Hal tersebut dikatakan Ketua HIPMI Kabupaten Bandung, Andri Juwandi. Menurutnya, selain bekerjasama dengan sejumlah komunitas, pihaknya pun akan kerjasama dengan little bandung dan kerjasama dengan Malaysia Indonesia Corporate Hours.

"Tanggal 19 November ini kita sudah dua tahun, sehingga di masa bakti saat ini sudah mengadakan 60 kegiatan. Dan untuk kedepannya kita akan mendorong program Bupati Bandung, yakni pembangunan Bandung Seribu Kampung Industri Go International atau Skin Goal," kata Andri kepada Limawaktu.id, Sabtu (19/11/2017).

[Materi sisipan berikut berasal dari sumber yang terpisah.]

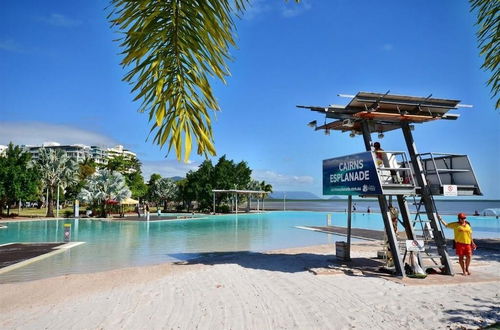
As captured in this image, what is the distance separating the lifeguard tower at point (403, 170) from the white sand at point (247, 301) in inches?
52.8

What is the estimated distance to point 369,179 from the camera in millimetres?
9312

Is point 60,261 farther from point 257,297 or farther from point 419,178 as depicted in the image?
point 419,178

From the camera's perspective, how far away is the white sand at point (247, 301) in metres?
5.93

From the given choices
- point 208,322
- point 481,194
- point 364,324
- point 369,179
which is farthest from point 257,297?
point 481,194

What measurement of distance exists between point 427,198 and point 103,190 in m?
38.6

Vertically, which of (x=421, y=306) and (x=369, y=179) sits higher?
(x=369, y=179)

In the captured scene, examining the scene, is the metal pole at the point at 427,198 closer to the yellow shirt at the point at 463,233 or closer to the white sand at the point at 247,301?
the yellow shirt at the point at 463,233

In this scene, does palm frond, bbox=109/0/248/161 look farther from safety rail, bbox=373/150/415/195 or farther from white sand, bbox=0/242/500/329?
safety rail, bbox=373/150/415/195

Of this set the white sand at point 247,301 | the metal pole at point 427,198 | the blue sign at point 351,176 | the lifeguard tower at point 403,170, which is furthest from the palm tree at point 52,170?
the metal pole at point 427,198

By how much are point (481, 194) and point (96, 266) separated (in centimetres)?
1293

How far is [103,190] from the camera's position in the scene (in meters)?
41.3

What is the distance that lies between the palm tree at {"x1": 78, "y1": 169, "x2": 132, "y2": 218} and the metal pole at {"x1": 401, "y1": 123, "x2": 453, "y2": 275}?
122ft

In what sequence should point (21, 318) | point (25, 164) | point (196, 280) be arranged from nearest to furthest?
1. point (21, 318)
2. point (196, 280)
3. point (25, 164)

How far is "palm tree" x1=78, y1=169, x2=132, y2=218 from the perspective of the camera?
134 feet
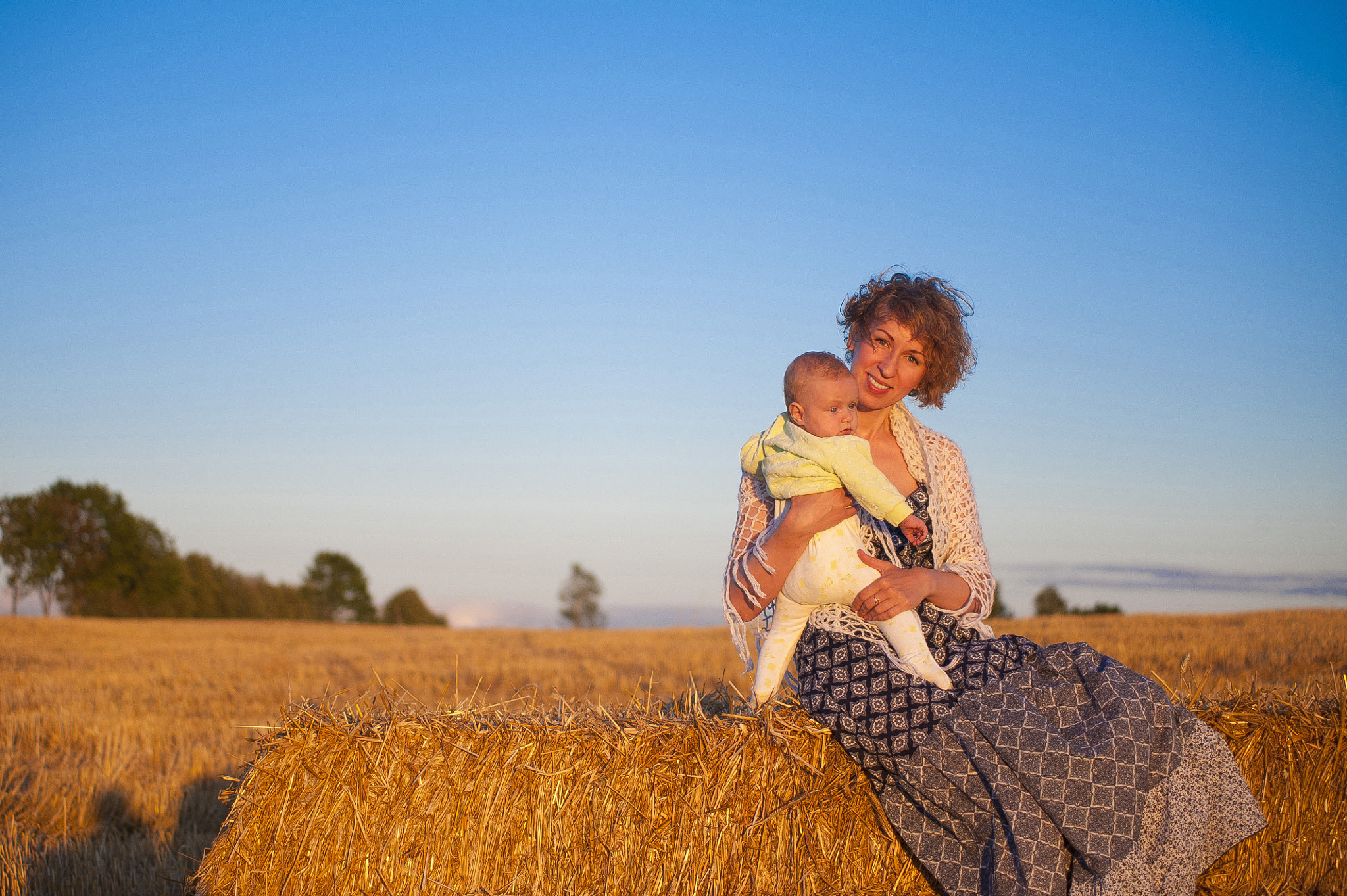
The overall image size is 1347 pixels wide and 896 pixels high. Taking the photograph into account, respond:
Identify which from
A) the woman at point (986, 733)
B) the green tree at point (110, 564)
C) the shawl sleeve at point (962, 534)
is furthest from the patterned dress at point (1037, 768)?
the green tree at point (110, 564)

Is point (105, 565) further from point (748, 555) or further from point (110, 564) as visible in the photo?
point (748, 555)

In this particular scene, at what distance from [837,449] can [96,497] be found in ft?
194

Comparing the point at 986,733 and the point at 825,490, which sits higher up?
the point at 825,490

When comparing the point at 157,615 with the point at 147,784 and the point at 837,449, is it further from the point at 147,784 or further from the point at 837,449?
the point at 837,449

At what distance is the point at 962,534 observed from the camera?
344 centimetres

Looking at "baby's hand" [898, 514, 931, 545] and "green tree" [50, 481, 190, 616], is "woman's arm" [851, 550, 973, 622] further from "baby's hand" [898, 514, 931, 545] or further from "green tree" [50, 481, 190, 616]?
"green tree" [50, 481, 190, 616]

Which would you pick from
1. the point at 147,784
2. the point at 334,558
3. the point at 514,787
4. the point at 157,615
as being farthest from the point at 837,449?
the point at 334,558

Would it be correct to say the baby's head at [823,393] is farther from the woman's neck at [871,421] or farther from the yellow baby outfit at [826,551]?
the woman's neck at [871,421]

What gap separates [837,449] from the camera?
299 cm

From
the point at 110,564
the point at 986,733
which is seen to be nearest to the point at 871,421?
the point at 986,733

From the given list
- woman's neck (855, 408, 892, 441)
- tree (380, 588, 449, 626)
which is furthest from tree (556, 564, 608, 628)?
woman's neck (855, 408, 892, 441)

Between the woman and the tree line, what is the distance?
56541 mm

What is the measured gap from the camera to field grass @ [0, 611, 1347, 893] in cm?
407

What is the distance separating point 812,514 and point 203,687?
375 inches
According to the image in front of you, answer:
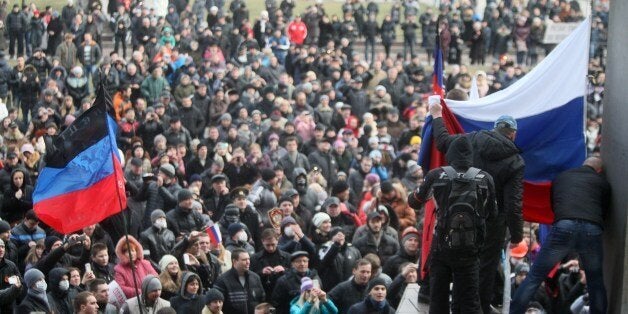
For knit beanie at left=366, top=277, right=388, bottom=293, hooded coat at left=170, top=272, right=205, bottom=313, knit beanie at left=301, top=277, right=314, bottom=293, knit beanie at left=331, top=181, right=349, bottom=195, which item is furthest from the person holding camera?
knit beanie at left=331, top=181, right=349, bottom=195

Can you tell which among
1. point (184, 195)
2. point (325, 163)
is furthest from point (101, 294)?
point (325, 163)

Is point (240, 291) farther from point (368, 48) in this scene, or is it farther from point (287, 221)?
point (368, 48)

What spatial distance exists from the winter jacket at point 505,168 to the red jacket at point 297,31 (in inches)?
910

Menurutnya, little Bandung yang membawa produk produk di Jawa Barat atau Bandung untuk dibawa ke Korea, Malaysia, Singapur dan negara lainnya. Untuk kedepannya, kata Andri, pihaknya juga menginginkan go internasional itu bukan hanya produk ke luar negeri, namun harus berjalan di online dan marketnya pun sudah kuat.

"Karena di Kabupaten Bandung, dengan banyaknya sentra sebetulnya kekuatannya ada di produsen, tapi pemasarannya kita tetap mengandalkan wilayah Kota Bandung," ungkap Andri,  yang saat ini memiliki anggota 150 orang dan mitra binaan sebanyak 800 anggota.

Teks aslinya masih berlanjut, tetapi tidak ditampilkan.